Court annuls Barcelona’s Low Emission Zone regulation

Council says ruling getting rid of restriction on old cars does not need to be implemented as it can still be appealed

Traffic signs indicating Barcelona's Low Emissions Zone on December 23, 2019
Traffic signs indicating Barcelona's Low Emissions Zone on December 23, 2019 / Àlex Recolons

ACN | Barcelona

March 21, 2022 03:32 PM

The High Court of Catalonia has annulled the Barcelona City Council’s Low Emission Zone regulation, which restricts the access of older and more polluting cars into the city. 

The court struck out the regulation arguing there are not enough studies on the matter. The High Court also ruled that the Catalan capital ordinance surpassed their city jurisdiction and there are some deficiencies in the types of vehicles excluded from entering Barcelona.

The court has accepted six appeals presented by 10 different organizations in Barcelona affected by the Low Emissions Zone. The city council can appeal the decision. 

Low Emission Zones are specific areas that restrict the circulation of older, more polluting vehicles, and Barcelona adopted the regulation on January 1, 2020

The measure is estimated to affect some 50,000 vehicles in the Catalan capital and sees fines given to drivers whose vehicles are not allowed to enter the Low Emission Zone at certain times of the day.

The decision arrives days after the Catalan government announced on March 18, that all towns of more than 20,000 inhabitants would be Low Emissions Zones by 2025.

Under Spanish law, any town or city with more than 50,000 inhabitants are required to be Low Emission Zones, as well as those with populations over 20,000 that already had high emission levels, but the new Catalan government document extends the rule to those towns with more than 20,000 inhabitants and low levels of pollution. 

Ruling in force from Tuesday midnight

The ruling by the High Court of Catalonia will come into force on Tuesday at midnight as the sentence is of "immediate enforcement," the verdict reads - the Barcelona council, however, has stated that this is not the case as the ruling can still be appealed. 
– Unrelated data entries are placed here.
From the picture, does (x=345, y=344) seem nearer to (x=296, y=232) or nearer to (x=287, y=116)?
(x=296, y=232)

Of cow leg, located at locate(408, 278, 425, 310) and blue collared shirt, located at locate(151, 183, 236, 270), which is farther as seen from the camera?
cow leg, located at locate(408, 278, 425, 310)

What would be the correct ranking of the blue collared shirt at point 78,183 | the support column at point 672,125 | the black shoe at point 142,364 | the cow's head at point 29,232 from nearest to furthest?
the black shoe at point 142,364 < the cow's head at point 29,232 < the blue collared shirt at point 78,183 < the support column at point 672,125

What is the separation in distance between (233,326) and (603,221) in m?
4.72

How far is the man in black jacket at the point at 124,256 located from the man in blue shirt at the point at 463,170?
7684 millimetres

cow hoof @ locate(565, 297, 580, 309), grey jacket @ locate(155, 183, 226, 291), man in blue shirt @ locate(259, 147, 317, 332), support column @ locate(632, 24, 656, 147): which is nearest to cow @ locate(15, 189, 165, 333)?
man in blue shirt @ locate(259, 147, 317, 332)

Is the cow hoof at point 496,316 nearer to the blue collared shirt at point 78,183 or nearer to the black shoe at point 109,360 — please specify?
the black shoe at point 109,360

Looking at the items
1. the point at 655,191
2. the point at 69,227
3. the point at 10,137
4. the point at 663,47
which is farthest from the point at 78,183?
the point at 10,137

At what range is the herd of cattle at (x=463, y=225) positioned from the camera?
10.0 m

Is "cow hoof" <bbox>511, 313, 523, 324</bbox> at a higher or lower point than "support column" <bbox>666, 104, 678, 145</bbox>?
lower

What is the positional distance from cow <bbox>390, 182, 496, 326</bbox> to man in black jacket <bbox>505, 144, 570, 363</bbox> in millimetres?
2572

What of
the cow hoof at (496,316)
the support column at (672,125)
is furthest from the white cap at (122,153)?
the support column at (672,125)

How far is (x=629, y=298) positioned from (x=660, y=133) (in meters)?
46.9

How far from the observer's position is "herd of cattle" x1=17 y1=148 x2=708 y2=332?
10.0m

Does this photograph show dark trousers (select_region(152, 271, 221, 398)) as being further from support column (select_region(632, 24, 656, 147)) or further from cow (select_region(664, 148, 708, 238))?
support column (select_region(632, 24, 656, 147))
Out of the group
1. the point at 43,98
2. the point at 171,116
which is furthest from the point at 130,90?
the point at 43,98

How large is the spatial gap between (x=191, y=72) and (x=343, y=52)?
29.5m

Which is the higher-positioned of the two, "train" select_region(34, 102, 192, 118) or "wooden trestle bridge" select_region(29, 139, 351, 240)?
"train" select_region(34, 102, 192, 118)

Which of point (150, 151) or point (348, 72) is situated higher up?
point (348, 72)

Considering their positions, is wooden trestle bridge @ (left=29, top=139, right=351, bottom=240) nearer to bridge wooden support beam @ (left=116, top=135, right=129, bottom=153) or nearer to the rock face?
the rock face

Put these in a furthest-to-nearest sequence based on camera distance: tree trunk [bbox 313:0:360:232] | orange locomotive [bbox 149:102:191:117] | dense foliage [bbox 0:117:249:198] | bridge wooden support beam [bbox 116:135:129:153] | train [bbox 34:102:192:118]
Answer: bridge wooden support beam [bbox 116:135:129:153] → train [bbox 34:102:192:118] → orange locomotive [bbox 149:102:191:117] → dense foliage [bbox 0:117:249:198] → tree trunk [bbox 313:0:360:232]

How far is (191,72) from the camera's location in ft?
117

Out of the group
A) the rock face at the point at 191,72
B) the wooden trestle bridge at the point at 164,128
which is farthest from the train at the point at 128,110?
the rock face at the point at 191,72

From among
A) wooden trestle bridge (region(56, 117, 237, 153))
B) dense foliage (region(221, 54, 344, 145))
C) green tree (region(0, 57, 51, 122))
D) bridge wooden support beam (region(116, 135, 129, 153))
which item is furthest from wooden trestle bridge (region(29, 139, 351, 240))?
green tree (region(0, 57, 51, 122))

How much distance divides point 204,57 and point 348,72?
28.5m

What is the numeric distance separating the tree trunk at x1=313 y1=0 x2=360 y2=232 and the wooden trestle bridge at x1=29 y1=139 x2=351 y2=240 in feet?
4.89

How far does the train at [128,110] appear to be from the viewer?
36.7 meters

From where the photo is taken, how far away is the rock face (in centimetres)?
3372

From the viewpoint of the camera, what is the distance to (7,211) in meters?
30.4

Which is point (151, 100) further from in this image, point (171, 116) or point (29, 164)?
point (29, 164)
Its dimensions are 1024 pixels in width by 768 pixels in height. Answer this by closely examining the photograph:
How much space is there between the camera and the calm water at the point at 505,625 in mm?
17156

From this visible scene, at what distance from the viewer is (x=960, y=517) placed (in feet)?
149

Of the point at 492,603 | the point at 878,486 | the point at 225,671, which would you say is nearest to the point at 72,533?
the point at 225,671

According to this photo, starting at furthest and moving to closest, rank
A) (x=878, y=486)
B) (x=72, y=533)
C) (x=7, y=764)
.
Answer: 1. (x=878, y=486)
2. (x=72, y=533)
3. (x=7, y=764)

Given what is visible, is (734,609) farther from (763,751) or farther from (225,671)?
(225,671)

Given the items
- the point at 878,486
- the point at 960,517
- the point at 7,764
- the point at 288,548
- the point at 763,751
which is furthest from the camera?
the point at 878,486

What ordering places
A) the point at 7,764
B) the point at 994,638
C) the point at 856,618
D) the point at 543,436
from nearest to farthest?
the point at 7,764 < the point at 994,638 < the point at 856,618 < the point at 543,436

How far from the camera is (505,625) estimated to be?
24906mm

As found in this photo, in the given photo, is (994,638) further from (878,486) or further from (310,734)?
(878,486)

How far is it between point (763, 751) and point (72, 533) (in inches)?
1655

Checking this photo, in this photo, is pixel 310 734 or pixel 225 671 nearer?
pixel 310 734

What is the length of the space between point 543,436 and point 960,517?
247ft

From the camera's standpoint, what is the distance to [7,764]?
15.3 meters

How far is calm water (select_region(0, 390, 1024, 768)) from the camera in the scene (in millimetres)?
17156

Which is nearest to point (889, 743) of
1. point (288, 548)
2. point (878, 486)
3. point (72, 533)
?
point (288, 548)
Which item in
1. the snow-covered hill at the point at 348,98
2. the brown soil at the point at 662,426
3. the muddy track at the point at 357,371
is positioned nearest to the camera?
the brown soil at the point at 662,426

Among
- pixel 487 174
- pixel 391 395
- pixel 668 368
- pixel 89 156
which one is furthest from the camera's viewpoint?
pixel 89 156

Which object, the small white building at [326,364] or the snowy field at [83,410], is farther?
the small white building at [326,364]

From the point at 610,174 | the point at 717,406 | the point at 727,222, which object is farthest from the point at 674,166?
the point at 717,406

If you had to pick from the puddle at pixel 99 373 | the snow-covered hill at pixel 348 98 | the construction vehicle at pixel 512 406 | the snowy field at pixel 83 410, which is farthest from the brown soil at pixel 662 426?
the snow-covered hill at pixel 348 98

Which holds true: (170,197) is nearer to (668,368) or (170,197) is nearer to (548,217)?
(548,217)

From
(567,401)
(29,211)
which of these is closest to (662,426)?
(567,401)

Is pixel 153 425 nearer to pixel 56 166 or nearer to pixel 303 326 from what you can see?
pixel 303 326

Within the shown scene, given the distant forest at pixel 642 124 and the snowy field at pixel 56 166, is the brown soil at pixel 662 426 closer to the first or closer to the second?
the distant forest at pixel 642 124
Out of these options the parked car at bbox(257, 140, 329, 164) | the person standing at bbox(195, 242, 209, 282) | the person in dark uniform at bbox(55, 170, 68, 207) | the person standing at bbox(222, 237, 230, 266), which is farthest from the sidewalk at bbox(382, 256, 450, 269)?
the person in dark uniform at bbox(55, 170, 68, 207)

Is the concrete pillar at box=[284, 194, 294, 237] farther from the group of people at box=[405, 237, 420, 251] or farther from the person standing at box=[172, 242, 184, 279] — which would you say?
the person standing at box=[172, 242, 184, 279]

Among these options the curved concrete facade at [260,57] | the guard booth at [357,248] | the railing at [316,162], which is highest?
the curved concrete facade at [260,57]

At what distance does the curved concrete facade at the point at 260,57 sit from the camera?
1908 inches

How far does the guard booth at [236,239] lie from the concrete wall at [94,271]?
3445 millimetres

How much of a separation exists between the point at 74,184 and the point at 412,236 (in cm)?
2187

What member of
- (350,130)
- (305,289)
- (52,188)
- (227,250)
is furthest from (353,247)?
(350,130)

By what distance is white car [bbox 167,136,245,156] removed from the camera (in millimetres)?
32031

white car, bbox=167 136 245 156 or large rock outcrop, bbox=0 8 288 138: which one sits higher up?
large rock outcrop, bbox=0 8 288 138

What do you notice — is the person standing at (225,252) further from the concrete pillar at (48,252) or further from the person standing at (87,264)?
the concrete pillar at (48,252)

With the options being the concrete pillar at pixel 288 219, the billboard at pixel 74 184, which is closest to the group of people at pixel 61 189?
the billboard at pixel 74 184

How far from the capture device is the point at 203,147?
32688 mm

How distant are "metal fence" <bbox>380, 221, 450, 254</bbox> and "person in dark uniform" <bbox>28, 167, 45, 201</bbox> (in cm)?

The court recognizes that the European Union has condemned Barcelona’s air quality, and is not against the city council intervention, but proposed measures should be proportionate.

The verdict says that the system used to classify older cars and the newest ones, a sticker assigned to each vehicle by Spain's Directorate General of Traffic (DGT), is a "rigid" system.

The stickers do not allow any other "alternative method for the vehicles to get or improve their classification." Meaning that all those vehicles without a DGT sticker will need to be renewed. 

The condition affects the economical capacity of each road user, as those with lower incomes, cannot renew their vehicle.

The stickers are assigned depending on the different emission levels each vehicle emits. There are four different stickers, a blue one for 0-emissions, a blue and green one for those less polluting cars, a green sticker, and finally a yellow one for the most polluting vehicles. The ones that do not have a sticker, were not allowed to circulate in Barcelona.